**Data shown**
══════════

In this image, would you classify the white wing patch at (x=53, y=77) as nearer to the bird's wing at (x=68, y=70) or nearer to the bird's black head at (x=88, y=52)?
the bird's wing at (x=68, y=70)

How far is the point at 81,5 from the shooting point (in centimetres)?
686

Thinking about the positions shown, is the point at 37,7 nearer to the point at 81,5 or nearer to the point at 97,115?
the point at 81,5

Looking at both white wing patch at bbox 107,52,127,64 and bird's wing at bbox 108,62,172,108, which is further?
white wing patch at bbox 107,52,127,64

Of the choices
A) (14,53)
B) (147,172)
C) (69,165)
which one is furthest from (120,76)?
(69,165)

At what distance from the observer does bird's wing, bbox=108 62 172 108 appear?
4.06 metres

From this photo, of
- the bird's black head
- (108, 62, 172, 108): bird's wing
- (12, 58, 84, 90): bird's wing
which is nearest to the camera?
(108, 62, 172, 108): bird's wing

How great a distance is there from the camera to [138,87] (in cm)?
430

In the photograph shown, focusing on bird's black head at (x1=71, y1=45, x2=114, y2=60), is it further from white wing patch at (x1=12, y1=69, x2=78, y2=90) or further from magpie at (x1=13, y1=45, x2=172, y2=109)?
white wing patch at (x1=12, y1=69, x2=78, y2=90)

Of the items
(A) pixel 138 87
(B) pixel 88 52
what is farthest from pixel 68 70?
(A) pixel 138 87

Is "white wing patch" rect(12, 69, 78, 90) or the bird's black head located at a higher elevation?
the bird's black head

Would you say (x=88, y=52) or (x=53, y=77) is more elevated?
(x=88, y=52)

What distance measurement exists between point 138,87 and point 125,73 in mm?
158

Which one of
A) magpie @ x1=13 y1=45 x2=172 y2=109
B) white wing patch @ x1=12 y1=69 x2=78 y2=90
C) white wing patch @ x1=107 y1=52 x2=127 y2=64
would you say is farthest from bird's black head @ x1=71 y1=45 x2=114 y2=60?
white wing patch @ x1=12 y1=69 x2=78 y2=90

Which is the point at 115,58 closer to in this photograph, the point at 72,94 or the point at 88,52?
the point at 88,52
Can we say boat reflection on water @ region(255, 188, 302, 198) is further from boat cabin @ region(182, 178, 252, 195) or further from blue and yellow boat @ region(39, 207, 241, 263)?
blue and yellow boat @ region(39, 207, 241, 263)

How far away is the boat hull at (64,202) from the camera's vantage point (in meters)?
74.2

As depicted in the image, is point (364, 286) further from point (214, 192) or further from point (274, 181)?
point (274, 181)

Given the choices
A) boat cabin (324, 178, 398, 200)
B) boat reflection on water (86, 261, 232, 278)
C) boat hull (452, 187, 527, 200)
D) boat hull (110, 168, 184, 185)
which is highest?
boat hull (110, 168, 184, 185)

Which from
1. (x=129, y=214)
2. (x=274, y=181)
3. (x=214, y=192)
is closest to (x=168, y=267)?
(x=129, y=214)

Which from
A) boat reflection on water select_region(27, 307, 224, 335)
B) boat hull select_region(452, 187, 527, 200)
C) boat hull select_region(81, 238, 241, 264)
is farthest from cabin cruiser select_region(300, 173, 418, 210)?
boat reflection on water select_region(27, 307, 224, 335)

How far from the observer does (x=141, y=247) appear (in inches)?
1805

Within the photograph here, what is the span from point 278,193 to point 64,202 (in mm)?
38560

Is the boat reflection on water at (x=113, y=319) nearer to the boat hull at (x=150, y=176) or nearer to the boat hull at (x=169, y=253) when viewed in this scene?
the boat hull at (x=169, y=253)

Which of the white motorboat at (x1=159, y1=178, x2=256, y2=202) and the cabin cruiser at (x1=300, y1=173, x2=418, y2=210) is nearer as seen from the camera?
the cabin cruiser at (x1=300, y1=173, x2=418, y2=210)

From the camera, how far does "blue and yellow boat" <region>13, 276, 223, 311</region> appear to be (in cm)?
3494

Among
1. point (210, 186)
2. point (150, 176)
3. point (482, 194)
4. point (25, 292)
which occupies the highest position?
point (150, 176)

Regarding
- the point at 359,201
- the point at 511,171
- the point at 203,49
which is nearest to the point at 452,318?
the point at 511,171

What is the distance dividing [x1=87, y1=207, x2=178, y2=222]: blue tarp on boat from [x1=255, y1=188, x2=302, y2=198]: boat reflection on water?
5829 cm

══════════

**Problem to solve**
Rewrite the entries from the line containing "What is the distance" through the end of the entries, replacing "blue tarp" with "green tarp" and leaving everything else unchanged.

**Exercise output**
What is the distance dividing [x1=87, y1=207, x2=178, y2=222]: green tarp on boat from [x1=255, y1=188, x2=302, y2=198]: boat reflection on water?
5829 cm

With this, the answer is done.